Le nombre de nos sauveteurs en Haïti est passé de 641 à 920 aujourd'hui, dont au moins 580 personnels du ministère de l'intérieur et près de cent gendarmes. Le corps d'un des deux gendarmes dont nous étions sans nouvelles a, hélas ! été retrouvé ce matin dans les décombres du bâtiment de la mission des Nations unies.
C'est donc environ 1 000 personnels français qui sont engagés en Haïti, dont près de 250 sauveteurs. Cette mobilisation n'est certes pas comparable avec celle d'autres États, mais je ne partage pas votre sentiment, monsieur le président : l'Europe s'est mobilisée très vite. Il faut rappeler que Mme Ashton n'est à la tête de la diplomatie européenne que depuis une dizaine de jours, et ne dispose pas encore d'un personnel suffisant.
Par ailleurs, la France contribuera à hauteur de dix millions d'euros à l'aide humanitaire d'urgence des Nations Unies, ce qui portera à au moins vingt-quatre millions le montant de l'aide humanitaire française. En tout, l'aide humanitaire d'urgence de l'UE s'élève à 122 millions d'euros, dont 30 millions débloqués par la Commission et 92 millions en provenance des États membres.
L'Union européenne mobilise également ses instruments financiers, en particulier le Fonds européen de développement, en vue d'une aide non humanitaire d'un montant de 100 millions d'euros. Cette aide est destinée à renforcer les capacités d'action de l'État et du gouvernement haïtiens, qui sont extrêmement faibles, voire inexistants. À terme, il reviendra à la réunion prévue le 25 janvier à Montréal de préciser les modalités d'une éventuelle conférence internationale des donateurs pour Haïti, laquelle devrait se tenir en mars. L'UE devrait décider à cette occasion l'octroi d'une contribution supplémentaire de 200 millions d'euros pour commencer à financer la reconstruction.
Certes, cette perspective est encore éloignée, et nous ignorons quel sera le coût global de la reconstruction, d'autant qu'il n'est pas encore possible d'évaluer l'ampleur des dégâts et le nombre d'habitations détruites. On dit que certains quartiers sont détruits à 20 % et que, dans d'autres, la moitié des habitations sont endommagées.

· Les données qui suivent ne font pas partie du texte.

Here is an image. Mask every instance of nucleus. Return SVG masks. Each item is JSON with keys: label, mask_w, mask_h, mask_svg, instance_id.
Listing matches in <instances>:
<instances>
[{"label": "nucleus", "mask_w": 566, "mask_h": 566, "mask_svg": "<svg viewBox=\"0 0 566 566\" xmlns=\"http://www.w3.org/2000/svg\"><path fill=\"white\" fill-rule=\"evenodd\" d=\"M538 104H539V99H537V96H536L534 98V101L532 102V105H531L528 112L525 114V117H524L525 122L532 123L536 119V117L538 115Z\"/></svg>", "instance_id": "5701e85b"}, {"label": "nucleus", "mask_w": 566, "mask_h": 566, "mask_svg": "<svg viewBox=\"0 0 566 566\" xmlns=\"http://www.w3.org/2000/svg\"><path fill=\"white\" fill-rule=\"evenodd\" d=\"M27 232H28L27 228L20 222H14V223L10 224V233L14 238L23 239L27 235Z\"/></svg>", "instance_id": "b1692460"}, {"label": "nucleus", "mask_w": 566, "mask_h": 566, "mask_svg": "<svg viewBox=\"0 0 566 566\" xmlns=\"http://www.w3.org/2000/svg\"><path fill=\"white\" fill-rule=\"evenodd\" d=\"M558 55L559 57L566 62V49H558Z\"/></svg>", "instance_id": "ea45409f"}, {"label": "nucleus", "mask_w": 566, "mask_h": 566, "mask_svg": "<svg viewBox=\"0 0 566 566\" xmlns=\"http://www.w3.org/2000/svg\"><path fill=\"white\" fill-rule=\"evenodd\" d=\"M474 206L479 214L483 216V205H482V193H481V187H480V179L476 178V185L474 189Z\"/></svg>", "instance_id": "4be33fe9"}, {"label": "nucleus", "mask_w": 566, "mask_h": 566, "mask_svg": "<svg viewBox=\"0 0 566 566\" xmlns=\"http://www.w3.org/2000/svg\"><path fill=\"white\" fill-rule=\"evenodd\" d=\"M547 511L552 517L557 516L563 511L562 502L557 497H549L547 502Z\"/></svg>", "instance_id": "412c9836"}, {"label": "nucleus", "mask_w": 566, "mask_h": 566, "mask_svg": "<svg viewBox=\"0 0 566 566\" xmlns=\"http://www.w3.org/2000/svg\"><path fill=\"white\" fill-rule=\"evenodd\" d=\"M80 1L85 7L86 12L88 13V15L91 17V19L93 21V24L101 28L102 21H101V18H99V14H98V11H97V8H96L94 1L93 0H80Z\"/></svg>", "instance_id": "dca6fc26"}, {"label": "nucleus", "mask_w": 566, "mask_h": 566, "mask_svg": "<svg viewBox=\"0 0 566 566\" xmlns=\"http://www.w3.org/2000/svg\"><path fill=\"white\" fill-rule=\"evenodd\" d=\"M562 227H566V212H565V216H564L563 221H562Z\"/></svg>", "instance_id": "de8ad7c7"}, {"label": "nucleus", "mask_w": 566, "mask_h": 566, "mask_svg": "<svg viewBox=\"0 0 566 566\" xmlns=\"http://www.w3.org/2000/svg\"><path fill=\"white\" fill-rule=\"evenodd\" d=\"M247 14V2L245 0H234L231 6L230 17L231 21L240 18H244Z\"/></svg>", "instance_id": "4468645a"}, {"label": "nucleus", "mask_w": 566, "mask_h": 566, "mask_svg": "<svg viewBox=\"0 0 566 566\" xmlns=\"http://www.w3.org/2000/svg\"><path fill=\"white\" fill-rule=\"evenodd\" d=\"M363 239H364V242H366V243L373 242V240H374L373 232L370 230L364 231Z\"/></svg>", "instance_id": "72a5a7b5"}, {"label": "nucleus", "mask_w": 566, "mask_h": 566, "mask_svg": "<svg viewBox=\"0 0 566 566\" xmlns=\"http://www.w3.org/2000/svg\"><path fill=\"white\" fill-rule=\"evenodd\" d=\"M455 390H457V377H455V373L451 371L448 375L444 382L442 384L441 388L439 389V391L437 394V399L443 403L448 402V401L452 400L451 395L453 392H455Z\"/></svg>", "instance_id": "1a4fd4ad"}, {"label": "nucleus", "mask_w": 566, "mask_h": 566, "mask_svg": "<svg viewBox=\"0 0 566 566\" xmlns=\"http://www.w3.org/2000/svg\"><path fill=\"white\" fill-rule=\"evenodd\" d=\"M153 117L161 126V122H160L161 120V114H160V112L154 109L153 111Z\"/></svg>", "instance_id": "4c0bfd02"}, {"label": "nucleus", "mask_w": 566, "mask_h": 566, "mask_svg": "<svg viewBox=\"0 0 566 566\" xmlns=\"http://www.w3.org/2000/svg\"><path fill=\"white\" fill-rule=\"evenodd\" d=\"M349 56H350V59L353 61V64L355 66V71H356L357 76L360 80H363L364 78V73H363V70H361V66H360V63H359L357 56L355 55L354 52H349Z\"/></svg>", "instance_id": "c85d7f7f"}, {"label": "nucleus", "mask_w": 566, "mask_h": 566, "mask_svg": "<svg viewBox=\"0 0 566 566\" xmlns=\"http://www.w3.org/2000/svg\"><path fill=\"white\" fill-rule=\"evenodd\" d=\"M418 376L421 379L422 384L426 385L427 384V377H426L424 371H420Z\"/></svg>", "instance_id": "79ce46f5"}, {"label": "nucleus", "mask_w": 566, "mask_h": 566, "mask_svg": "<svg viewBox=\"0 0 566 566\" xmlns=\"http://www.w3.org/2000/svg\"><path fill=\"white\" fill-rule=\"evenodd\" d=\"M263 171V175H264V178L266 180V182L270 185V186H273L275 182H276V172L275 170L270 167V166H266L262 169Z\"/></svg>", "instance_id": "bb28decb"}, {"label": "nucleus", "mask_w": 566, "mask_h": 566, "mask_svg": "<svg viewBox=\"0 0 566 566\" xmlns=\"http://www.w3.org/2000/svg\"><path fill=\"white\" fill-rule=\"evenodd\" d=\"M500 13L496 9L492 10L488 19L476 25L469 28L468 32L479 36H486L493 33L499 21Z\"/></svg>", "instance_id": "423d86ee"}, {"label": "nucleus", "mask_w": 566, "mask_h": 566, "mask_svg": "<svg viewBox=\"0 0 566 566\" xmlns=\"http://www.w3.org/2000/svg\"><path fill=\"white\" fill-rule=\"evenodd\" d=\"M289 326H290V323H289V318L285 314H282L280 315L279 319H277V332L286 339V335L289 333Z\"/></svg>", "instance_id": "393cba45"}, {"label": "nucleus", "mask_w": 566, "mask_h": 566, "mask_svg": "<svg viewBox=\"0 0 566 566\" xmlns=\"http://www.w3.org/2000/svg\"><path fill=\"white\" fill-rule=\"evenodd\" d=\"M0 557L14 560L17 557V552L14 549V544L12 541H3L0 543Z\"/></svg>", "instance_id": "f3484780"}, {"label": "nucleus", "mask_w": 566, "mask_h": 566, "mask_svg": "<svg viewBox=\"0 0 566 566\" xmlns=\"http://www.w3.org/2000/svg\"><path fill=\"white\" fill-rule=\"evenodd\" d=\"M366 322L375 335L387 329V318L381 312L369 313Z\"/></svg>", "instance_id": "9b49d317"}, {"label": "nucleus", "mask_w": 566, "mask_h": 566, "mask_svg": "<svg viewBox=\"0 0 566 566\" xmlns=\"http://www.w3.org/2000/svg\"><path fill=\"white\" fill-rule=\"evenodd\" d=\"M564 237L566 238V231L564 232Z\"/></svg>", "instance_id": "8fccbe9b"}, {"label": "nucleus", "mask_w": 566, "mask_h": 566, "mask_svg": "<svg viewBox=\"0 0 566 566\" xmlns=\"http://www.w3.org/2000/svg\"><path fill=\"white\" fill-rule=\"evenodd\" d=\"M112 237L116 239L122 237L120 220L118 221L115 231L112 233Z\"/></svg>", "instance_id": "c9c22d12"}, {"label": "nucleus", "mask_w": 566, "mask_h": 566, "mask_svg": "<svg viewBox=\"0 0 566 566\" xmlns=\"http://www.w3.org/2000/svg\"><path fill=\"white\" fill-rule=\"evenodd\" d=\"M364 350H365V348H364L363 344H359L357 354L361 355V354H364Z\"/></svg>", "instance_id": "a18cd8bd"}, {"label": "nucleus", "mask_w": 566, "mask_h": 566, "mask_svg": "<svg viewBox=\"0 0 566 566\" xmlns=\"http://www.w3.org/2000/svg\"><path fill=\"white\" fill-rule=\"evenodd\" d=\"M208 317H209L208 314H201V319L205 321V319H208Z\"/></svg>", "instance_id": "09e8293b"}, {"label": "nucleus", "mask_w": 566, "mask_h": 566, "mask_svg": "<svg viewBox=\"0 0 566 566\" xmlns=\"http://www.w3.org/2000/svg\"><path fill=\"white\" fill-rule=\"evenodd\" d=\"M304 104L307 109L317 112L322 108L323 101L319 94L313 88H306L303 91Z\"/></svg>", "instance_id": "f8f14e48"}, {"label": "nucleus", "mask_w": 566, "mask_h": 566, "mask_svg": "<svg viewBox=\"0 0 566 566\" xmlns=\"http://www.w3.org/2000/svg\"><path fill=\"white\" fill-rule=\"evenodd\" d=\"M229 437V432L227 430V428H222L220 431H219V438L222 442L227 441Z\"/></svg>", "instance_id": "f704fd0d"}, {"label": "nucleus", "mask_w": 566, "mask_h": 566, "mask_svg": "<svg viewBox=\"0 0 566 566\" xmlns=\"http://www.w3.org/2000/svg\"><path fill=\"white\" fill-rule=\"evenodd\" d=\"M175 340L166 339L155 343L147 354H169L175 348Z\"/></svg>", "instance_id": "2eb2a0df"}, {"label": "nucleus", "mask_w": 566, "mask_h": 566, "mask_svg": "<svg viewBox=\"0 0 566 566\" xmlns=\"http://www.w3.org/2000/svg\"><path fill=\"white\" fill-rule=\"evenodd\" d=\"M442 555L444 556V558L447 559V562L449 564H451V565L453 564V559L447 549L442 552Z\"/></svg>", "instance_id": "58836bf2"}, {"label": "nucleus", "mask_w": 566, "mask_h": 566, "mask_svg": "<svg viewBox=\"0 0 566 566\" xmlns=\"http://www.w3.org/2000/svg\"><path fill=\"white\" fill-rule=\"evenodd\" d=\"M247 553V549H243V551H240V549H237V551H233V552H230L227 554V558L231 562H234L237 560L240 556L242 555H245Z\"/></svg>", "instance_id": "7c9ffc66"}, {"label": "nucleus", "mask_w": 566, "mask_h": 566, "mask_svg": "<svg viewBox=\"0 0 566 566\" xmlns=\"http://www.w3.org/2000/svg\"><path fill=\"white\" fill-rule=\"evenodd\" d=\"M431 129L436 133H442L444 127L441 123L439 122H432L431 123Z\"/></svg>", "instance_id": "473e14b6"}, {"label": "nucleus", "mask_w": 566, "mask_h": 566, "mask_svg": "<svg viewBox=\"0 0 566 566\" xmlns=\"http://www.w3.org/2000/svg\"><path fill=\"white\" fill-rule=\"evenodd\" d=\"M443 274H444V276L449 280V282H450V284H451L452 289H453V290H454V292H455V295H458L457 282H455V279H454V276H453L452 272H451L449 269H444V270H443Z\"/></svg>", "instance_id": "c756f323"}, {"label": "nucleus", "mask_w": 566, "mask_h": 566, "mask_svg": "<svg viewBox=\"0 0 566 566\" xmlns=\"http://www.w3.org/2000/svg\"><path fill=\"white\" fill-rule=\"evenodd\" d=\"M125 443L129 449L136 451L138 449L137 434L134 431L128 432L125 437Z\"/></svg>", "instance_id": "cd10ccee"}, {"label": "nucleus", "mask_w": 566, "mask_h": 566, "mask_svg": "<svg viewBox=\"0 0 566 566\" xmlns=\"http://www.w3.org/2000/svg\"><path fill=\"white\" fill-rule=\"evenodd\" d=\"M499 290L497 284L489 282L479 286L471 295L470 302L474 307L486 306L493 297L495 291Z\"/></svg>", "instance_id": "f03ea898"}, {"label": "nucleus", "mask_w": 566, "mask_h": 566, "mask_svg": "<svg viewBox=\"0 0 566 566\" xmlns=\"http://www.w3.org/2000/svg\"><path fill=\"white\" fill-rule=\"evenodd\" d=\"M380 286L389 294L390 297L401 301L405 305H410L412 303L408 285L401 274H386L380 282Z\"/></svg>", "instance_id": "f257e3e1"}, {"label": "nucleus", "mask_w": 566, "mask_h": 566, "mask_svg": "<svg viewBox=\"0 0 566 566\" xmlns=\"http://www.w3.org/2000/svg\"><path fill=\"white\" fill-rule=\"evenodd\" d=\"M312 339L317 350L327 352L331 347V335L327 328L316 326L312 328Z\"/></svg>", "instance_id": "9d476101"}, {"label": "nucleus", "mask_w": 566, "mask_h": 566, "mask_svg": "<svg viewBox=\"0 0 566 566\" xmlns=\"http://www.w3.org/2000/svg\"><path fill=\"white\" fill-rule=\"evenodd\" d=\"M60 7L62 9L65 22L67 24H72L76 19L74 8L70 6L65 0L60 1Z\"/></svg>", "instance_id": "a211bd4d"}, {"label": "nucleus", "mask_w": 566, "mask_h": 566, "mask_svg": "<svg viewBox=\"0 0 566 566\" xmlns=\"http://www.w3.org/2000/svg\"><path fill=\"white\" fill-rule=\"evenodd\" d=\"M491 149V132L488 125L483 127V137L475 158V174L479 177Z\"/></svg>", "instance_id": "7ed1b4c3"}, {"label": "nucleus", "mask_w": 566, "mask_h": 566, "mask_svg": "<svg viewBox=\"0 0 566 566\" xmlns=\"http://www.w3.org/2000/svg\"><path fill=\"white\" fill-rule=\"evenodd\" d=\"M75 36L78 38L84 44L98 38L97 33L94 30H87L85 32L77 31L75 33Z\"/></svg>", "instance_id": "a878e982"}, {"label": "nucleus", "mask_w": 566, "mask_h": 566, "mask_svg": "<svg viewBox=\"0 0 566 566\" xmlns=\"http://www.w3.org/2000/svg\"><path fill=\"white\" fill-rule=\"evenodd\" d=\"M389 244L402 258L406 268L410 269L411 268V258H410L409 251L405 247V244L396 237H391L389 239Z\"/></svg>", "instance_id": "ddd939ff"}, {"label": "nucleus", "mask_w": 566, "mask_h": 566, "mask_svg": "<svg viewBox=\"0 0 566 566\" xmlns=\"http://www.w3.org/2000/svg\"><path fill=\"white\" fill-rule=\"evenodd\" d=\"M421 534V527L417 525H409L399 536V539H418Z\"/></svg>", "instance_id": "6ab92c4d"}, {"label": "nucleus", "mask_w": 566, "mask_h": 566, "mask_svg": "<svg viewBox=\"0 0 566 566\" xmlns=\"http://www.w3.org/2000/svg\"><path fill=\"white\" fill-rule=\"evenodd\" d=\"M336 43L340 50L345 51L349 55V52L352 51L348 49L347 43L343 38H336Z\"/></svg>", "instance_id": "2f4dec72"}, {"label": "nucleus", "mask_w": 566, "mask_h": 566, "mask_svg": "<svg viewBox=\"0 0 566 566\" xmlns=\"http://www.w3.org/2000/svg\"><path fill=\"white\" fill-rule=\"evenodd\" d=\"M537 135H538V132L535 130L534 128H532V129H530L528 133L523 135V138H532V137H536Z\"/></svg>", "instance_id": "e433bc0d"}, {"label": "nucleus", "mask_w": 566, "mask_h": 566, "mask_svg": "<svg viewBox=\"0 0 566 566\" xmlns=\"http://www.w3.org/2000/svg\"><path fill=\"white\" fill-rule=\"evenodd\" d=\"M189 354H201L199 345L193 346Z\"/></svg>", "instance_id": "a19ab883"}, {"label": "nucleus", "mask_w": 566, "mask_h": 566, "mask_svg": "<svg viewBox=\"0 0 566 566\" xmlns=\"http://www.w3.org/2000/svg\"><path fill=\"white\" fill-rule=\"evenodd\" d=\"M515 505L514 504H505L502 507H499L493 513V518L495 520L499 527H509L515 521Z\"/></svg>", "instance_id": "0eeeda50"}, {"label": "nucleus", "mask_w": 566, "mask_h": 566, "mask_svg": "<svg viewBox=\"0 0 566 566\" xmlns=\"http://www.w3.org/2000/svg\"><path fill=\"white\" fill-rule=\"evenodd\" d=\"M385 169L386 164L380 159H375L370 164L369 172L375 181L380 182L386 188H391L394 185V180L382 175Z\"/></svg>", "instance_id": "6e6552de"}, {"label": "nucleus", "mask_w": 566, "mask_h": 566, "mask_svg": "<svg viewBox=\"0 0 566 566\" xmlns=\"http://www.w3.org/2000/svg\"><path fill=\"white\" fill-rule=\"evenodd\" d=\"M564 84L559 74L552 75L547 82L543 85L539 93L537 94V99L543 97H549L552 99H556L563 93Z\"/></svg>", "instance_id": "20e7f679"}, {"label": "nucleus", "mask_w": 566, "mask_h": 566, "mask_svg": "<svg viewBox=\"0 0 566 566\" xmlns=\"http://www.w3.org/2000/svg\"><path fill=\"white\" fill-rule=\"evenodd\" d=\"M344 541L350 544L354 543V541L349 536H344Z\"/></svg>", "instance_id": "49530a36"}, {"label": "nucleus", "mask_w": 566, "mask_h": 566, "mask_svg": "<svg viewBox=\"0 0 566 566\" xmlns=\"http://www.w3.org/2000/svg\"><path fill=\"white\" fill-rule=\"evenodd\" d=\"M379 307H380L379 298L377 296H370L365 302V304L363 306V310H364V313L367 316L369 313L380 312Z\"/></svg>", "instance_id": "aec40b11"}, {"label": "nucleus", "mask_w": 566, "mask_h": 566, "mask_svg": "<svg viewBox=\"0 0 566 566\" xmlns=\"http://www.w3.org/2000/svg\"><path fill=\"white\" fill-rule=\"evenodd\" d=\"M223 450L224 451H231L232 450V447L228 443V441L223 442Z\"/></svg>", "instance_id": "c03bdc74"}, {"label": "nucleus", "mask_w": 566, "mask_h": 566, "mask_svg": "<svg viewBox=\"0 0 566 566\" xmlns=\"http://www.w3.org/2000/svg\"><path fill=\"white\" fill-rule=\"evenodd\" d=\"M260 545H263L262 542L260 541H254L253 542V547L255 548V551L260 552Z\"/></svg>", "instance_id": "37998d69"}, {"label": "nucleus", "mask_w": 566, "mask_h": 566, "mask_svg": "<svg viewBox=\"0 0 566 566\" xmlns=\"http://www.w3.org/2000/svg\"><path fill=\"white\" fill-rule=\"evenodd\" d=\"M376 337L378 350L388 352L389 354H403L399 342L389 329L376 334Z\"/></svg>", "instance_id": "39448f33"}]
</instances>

Je crois que l'UE a été relativement efficace. Les pays européens ont ainsi envoyé un grand nombre d'hôpitaux mobiles, nécessaires à la chirurgie d'urgence – je pense notamment à l'Italie, à l'Espagne et aux Pays-Bas. Ces efforts nationaux ont précédé l'effort européen, parce que les réactions nationales ont été spontanées, avant d'être coordonnées. La réunion extraordinaire des ministres européens de l'Aide au développement qui s'est tenue lundi, sous la présidence de Mme Ashton et en présence de Miguel Angel Moratinos, représentant la présidence espagnole de l'UE, nous a permis de déterminer une ligne d'action commune : l'UE poursuit, au moins pour quelques jours, son aide humanitaire d'urgence, et manifeste sa volonté d'aider à la reconstruction, afin de donner de l'espoir aux Haïtiens.
L'Office d'aide humanitaire de l'UE, ECHO, était d'ailleurs sur le terrain dès vendredi, ce qui n'est pas mal. Nous étions, quant à nous, présents dès mardi soir ; le centre de crise du ministère a été sollicité de tous côtés, et pas seulement par les autres pays européens. Il est vrai que nous avons assuré une excellente coordination avec le ministère de la défense, celui de la santé, celui de l'intérieur et tous les ministères concernés.
Certes, ce ne sera jamais entièrement satisfaisant, mais c'est beaucoup mieux que ce qu'on pouvait faire il y a dix ans. Imparfait, incomplet, mais fraternel.